Outlines and learning
I am exploring specific uses for the new Fargo outliner. For example:
–I have an annual report that is easier to complete in January when I always have a convenient note-taking tool available on the different computers I use. But now, having a single file, updated automatically, no matter which machine I use is, is great.
–Because it lives online, this outliner works very well for research notes involving linked, online sources. And again, one file, different machines, auto-update is a real step forward for a person with less than perfect organizing skills, like me.
But the thing that made me want to jot down some ideas here in this blog post is this one, which I hadn’t imagined until today:
–As a teacher, I can use Fargo’s Reader to publish class notes that students can use as a skeleton or grid for their own in-class note-taking or out-of-class studying. I can guide their efforts with the grid of ideas or questions contained in the outline.
–As semesters go by, I can easily continue to improve the outlines for a course.
–Furthermore, students could fill out the details from an outline and share it as a learning resource for classmates in a course. [Any team of people could also do that in a workplace, building a reference or training manual for key elements of their work.]
–if I asked students to fill out the details of an outline as we work on a course topic, I will see what they understand and where they are struggling.

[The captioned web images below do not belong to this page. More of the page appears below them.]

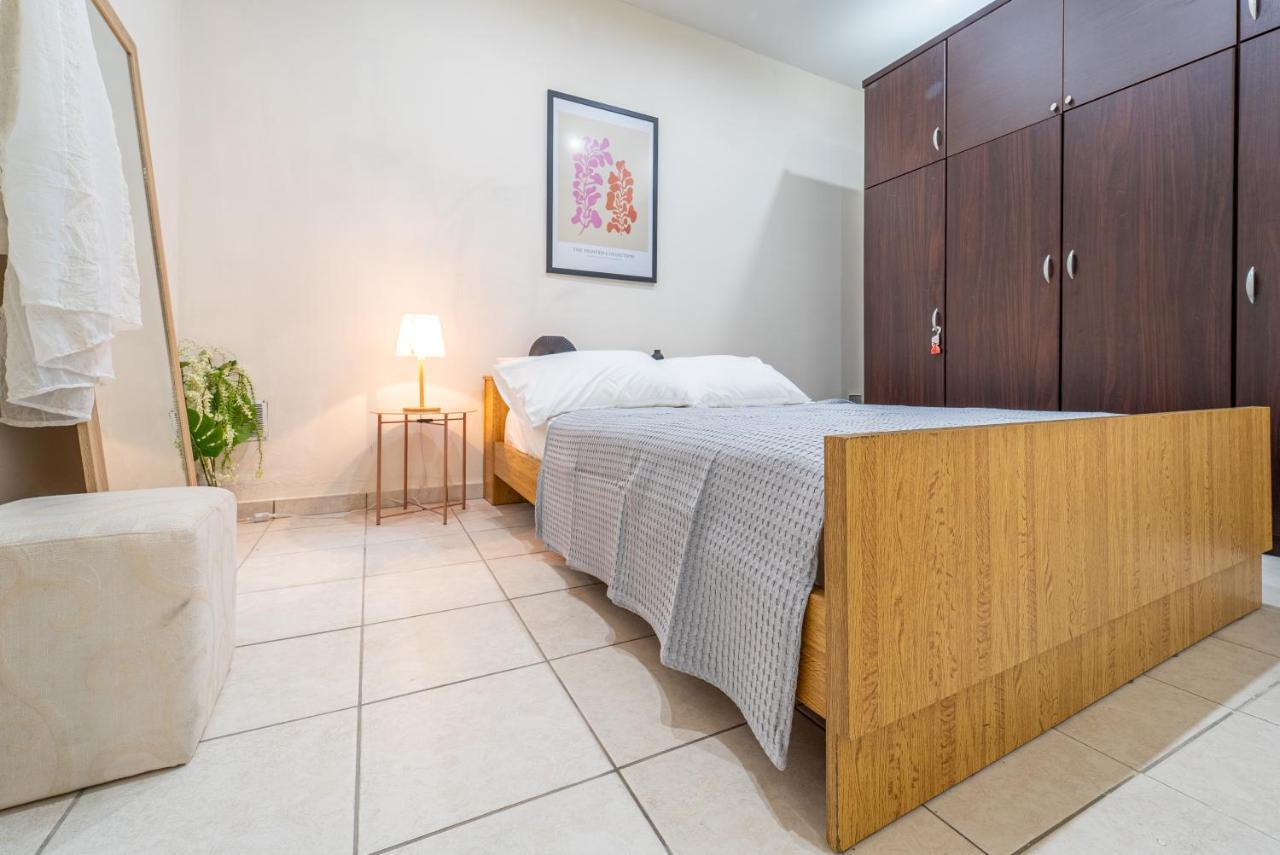 Stay Fly Kavala Exterior photo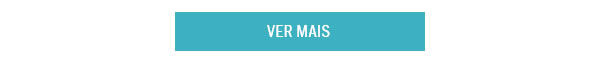 Ver mais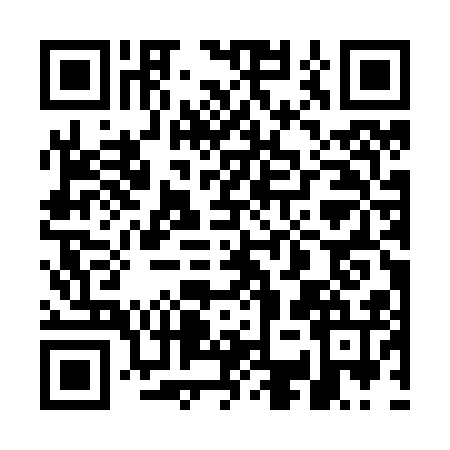 QR code for 7CWZ161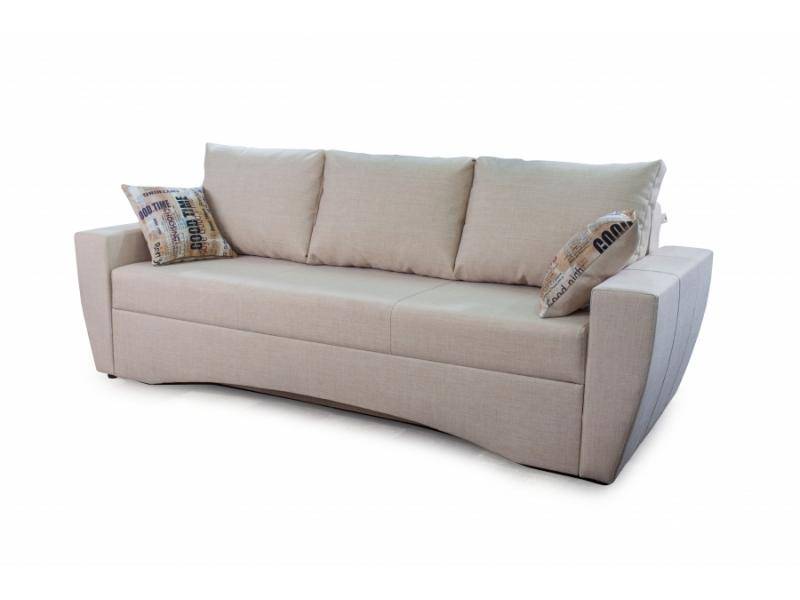 диван еврокнижка этюд в Нижневартовске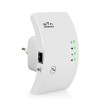 Amplificator semnal retea Wireless-N WiFi Repeater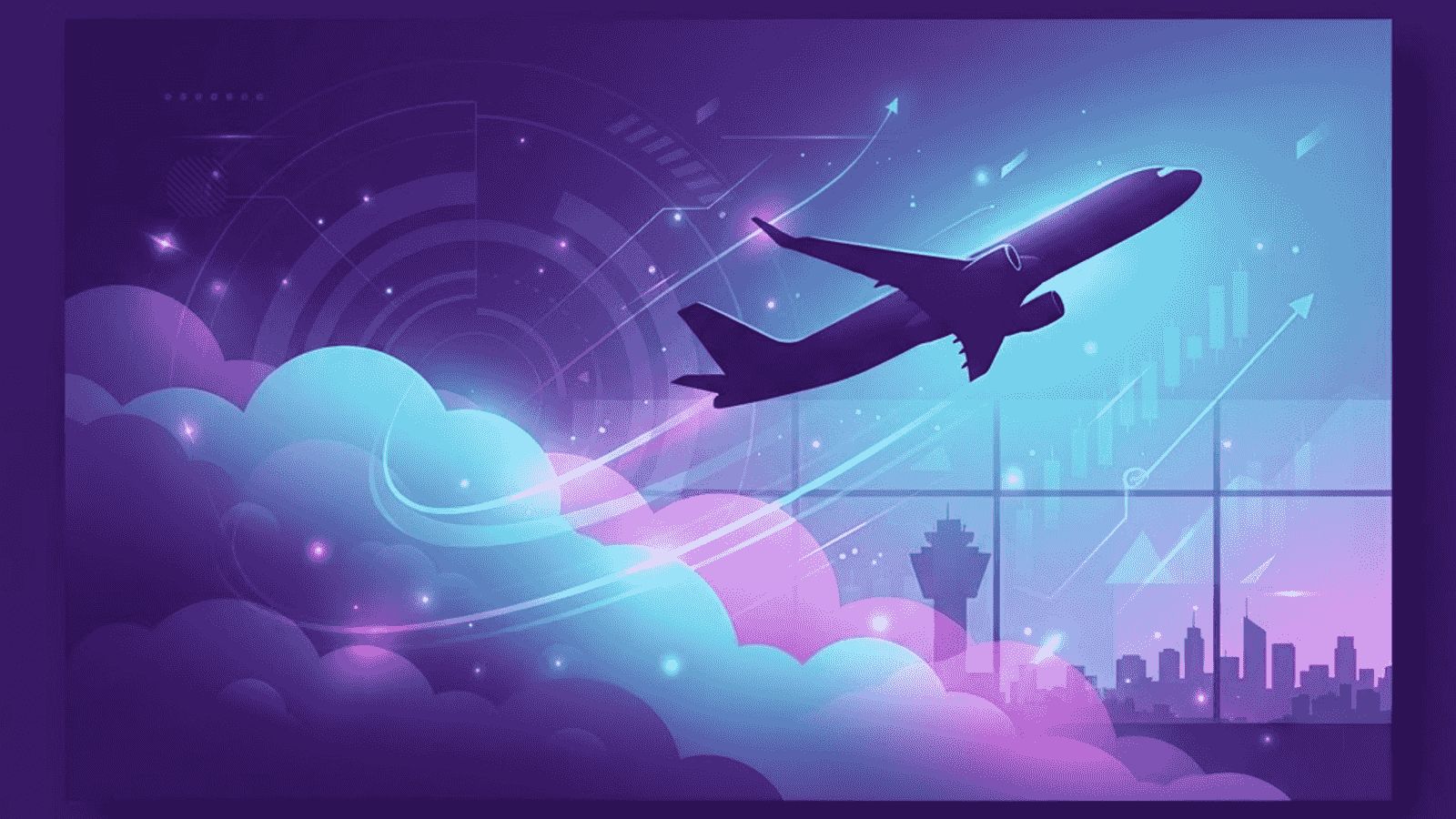 Top 10 Best Airlines in Minneapolis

While any course assignment does this, an outline gives structure to the content, so it might be easier to see areas of strength and weakness.
–My favorite of these last few ideas is this: School has enough wasted motion, enough going-nowhere assignments. But if students build outlines of course content, they can pass those along to the next semester’s students, who can use and refine them, then pass them on again. They make something that serves a living purpose, which feels good and is unlike the feeling one gets from too much of school anyway.
It’s fun to think about uses for a writing tool that helps to foreground (at lightning speed) the structure of content. That structural aspect seems very positive for clear thinking and efficient learning.